May 2, 2019, Economist

 
 


To a mathematician, a transformation is what happens when a geometric object is shifted in space, resized, reflected or rotated. Bankers, too, are in the business of transformation, but it is money they move, and not just through space but through time. They take short-term deposits from savers and give them out to borrowers for longer terms; pool assets to reduce risk and sell them on to investors; and—most mysteriously to outsiders—turn the credit they extend into assets that can be lent out again.

All this keeps the economy ticking. But ordinary people are sometimes neglected. The high-street banks’ networks of branches and atms, and the government guarantees that back the money in their accounts, have kept customers coming anyway. In many countries, including Britain, banks concentrate a lot of their effort on their big corporate borrowers, says Kevin Travis of Novantas. “It’s revealing that leading high-street banks are generally described as the ‘big lenders’.”

Switching banks is rare. According to Novantas, only 8% of American customers switch bank in a given year, even though moving state often means moving bank. In Britain, where bank licences are national, only 4% do. Low churn is often cited as evidence that customers are satisfied, but it would be more accurate to say that they cannot envisage anything better, says Jason Bates of 11:fs, a British banking-technology consultancy. “People would have said they were satisfied with taxis until Uber came along. Then all of a sudden they didn’t want to stand on a street corner holding their hand out in the rain.”

Outside Asia, few have yet woken up to the arrival of new banking options, but there are signs that more are starting to. Britain’s neobanks have managed to sign up millions of customers largely through word of mouth. McKinsey’s annual digital-payments surveys used to find that banks were more trusted than tech firms. Now, Amazon is running neck-and-neck with banks. And Raddon’s research into Gen z Americans finds that two-thirds expect tech firms will change the way financial services are provided.

The rise of fintechs and neobanks that act as marketplaces for other institutions’ products presents incumbents in developed markets with a choice: are they willing to leave customer acquisition and service to the newcomers, or do they want to compete head-on? White-label banks, which carry out regulated financial services for other companies, show that focusing on products can work. But the margins are low. In retail banking 70% of shareholder value is typically captured by the customer-relationship and distribution channel, and just 30% by product manufacture, says Jan Bellens of ey, a consultancy.

If the incumbents want to fight, the customer relationship is theirs to lose. Most people still open a high-street account in their teens at a bank chosen by their parents, and caution may make them stay put. Regulators are often pro-incumbent, whether because they have been captured by lobby groups or because they fear big changes could cause financial instability. But banks would be unwise to depend on customer inertia and regulatory caution. If the alternatives are attractive enough, both may evaporate.
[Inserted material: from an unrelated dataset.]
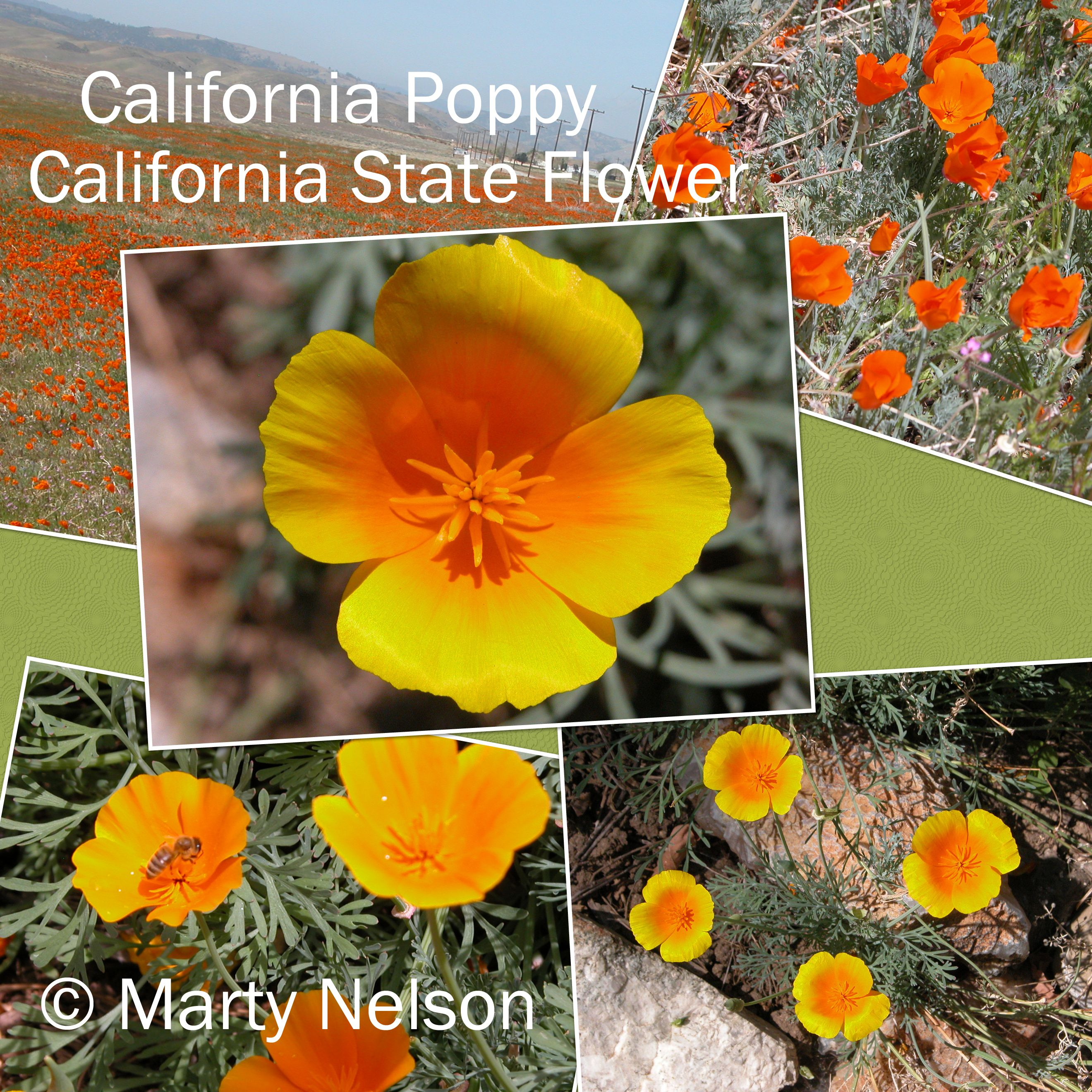 California Poppy California State Flower You May Freely Use This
Adapting will be hard on incumbents, but customers have a lot to look forward to. The newcomers have lower costs and can therefore offer better value. As China shows, they can offer loans to people and small businesses that could not previously have been profitably served. And their arrival will push down account charges and fees for extras such as overdrafts and foreign exchange.

As Alibaba demonstrates, online retailers may not start out intending to offer financial services, but the logic of online commerce leads them in that direction. McKinsey’s analysis suggests that once an online marketplace selling direct to consumers offers products in several categories and has a market share of at least 15-20% in its main category, it tends to move into payments. This, says Philip Bruno, who co-leads the consultancy’s global payment practice, is not necessarily because it is seeking to increase revenues from payments or to reduce costs (though having its own payment system does allow it to avoid the “interchange” fees charged by card issuers). Rather, it allows a retailer to control the shopping experience from start to finish.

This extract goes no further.